I just picked up a little Sandpiper 8 dinghy for $150. I couldn't pass it up for that price.

Does anyone else have one of these? Are they miserable to row? I'm hoping it's at least easier to row than my 8' Quicksilver PVC inflatable.


----------



## RandyonR3 (Oct 2, 2005)

I bought on of those a few years ago at the boat show. What I was supprised about was its life.. When not un use, I kept it bottom-side-up on the dock... The material borke down in just a few mounths and it fell apart.. I ended up sending it off in the trash can...
The cost wasnt that much but I though it should last more than one season... If you keep it outside, keep it covered.......


----------



## AjariBonten (Sep 7, 2007)

What is it made of that would deteriorate that quickly? Cardboard? Your dock isn't close to any leaky nuke plants, is it Randy?
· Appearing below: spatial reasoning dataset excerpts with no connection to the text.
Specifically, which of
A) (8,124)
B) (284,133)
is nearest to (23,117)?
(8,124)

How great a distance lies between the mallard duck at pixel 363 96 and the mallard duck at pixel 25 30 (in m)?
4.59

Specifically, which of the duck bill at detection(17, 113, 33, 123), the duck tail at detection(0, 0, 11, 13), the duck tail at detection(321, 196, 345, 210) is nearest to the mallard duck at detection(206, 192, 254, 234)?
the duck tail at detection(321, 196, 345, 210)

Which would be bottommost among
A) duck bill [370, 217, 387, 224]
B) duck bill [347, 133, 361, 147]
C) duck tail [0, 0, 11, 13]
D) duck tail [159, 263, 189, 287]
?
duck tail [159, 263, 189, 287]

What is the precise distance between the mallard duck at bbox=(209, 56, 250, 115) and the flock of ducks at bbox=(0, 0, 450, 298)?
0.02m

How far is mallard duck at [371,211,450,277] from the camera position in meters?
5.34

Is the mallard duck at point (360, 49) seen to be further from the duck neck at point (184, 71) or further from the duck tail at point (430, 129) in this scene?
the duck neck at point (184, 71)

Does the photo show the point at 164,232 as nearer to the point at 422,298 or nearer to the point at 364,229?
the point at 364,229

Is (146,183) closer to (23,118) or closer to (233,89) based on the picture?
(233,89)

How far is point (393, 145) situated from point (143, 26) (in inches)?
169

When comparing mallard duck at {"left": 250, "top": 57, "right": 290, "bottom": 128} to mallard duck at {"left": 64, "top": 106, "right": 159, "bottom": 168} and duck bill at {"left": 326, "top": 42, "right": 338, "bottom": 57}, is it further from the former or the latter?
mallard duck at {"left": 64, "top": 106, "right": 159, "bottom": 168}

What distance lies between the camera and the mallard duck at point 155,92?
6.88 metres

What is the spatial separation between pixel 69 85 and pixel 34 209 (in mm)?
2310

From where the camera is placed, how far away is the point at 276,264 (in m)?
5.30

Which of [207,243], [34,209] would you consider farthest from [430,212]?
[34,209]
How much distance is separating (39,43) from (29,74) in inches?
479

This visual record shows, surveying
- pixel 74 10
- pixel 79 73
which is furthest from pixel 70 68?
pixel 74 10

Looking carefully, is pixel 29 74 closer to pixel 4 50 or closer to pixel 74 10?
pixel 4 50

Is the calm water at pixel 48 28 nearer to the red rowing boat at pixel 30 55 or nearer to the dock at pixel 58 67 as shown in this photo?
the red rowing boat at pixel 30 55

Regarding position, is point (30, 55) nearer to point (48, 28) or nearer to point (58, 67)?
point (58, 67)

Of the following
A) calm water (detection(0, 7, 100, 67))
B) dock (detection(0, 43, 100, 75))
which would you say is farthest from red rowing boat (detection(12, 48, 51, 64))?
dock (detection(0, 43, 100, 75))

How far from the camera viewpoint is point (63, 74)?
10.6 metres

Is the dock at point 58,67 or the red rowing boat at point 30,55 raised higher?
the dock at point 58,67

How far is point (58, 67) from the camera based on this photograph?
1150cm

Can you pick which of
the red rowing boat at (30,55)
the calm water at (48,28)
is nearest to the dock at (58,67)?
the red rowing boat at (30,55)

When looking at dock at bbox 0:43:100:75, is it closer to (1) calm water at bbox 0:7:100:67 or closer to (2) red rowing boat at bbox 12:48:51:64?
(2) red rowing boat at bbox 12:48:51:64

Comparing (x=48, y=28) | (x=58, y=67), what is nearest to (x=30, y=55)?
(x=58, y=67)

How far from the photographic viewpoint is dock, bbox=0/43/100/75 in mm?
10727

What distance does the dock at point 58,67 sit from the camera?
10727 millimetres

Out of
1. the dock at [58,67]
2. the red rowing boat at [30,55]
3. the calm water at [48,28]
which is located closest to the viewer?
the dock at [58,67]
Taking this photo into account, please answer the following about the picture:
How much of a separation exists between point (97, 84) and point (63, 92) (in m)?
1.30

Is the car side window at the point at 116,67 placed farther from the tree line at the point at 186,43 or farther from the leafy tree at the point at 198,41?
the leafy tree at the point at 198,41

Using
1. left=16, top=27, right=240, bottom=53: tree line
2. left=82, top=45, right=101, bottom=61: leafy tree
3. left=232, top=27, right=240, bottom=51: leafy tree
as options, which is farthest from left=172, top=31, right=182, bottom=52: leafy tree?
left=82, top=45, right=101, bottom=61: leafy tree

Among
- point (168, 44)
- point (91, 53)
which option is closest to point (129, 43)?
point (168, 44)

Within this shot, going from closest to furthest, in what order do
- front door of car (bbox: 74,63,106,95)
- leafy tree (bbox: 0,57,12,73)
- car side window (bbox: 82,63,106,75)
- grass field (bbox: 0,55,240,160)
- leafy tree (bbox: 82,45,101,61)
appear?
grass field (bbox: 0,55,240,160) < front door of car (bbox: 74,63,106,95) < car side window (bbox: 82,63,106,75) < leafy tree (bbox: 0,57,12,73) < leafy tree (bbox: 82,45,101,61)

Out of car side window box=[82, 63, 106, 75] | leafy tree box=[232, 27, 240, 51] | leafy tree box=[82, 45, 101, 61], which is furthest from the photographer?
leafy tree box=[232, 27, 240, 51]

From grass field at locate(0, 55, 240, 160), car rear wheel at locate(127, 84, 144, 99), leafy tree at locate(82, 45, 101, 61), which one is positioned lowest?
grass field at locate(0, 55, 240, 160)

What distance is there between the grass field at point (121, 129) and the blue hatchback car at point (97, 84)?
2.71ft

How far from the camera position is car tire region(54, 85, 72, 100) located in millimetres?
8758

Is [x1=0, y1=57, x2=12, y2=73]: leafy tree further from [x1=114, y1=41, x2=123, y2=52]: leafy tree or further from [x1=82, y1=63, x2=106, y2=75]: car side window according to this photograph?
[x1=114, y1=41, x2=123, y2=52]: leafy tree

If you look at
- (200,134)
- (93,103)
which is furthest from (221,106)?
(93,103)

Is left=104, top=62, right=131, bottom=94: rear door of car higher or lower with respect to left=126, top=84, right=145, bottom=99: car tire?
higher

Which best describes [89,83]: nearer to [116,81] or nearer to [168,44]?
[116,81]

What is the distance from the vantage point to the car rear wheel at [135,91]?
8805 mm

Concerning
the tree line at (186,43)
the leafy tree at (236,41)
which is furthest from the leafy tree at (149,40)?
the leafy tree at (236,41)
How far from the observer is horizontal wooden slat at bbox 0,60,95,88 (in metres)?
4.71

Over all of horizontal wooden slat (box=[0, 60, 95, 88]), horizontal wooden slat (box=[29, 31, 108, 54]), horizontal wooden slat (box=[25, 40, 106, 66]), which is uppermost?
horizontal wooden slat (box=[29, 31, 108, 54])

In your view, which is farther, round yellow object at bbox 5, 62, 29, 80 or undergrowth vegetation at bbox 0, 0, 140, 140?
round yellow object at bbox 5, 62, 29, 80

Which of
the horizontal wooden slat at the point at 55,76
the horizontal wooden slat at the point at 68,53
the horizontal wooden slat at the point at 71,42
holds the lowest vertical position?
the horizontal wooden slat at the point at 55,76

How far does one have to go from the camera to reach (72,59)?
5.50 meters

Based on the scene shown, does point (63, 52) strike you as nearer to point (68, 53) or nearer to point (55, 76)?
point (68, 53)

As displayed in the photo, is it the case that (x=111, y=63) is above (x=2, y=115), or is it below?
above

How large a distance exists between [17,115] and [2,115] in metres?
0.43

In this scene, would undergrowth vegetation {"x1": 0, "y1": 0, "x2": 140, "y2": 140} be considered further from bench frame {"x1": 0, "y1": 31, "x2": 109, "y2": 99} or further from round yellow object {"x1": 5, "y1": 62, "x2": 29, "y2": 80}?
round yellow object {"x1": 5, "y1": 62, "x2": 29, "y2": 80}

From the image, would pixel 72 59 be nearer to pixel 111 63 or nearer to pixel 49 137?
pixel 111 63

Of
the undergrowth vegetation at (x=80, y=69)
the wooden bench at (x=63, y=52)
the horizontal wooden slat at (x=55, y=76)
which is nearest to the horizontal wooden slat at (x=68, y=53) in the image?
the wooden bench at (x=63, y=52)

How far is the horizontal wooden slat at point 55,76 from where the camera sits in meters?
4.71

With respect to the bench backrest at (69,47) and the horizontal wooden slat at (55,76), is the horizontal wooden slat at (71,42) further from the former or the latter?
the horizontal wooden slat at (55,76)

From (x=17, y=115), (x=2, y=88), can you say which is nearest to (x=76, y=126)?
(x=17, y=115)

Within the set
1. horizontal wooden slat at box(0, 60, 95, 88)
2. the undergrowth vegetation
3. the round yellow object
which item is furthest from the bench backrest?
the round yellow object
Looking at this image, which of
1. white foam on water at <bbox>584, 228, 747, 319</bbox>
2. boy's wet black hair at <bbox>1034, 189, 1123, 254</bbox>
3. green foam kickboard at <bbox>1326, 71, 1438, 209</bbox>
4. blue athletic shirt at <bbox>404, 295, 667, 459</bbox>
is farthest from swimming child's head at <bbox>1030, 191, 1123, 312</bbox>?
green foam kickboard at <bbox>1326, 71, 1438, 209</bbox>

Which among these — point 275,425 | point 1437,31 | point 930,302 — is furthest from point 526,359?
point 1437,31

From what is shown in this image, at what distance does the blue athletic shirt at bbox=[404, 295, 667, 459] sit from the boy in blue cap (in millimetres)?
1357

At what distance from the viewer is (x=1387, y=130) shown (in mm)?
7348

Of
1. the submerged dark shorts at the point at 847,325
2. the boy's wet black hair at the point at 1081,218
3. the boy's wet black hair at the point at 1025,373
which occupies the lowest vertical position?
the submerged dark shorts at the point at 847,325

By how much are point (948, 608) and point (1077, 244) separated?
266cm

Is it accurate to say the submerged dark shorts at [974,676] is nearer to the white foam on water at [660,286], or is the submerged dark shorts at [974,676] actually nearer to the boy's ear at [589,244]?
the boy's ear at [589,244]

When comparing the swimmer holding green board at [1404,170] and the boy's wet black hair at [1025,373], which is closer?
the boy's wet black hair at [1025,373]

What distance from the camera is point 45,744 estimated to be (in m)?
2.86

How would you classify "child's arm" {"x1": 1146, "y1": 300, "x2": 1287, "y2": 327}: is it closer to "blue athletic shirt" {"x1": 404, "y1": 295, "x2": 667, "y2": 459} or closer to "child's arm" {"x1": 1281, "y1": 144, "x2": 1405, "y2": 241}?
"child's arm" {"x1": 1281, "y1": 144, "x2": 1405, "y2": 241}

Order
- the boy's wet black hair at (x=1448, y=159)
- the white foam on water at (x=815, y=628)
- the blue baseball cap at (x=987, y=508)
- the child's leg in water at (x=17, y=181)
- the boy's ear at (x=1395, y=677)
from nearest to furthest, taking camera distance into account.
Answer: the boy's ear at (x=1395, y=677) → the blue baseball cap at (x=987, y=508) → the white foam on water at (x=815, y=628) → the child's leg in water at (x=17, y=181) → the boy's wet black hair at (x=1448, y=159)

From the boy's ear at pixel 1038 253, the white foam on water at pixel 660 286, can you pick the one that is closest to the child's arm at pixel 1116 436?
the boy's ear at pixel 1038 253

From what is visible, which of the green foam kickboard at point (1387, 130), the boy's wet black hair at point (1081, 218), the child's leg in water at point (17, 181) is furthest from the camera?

That's just seems bizarre to me. 

Fred


----------



## kwaltersmi (Aug 14, 2006)

They are made of "ABS Plastic" with a foam core. I'm surprised too, because during the bit of research I did, most sources seemed to list "durable" as an attribute.


----------



## sailingdog (Mar 19, 2006)

It probably rows better than an inflatable, since it is a rigid dinghy and less energy is lost to the flexing of the boat. The material may not be well UV-stabilized, so covering the dinghy is probably a good and cheap precaution to take.


----------



## rperret (Apr 11, 2003)

sailingdog said:


> It probably rows better than an inflatable, since it is a rigid dinghy and less energy is lost to the flexing of the boat. The material may not be well UV-stabilized, so covering the dinghy is probably a good and cheap precaution to take.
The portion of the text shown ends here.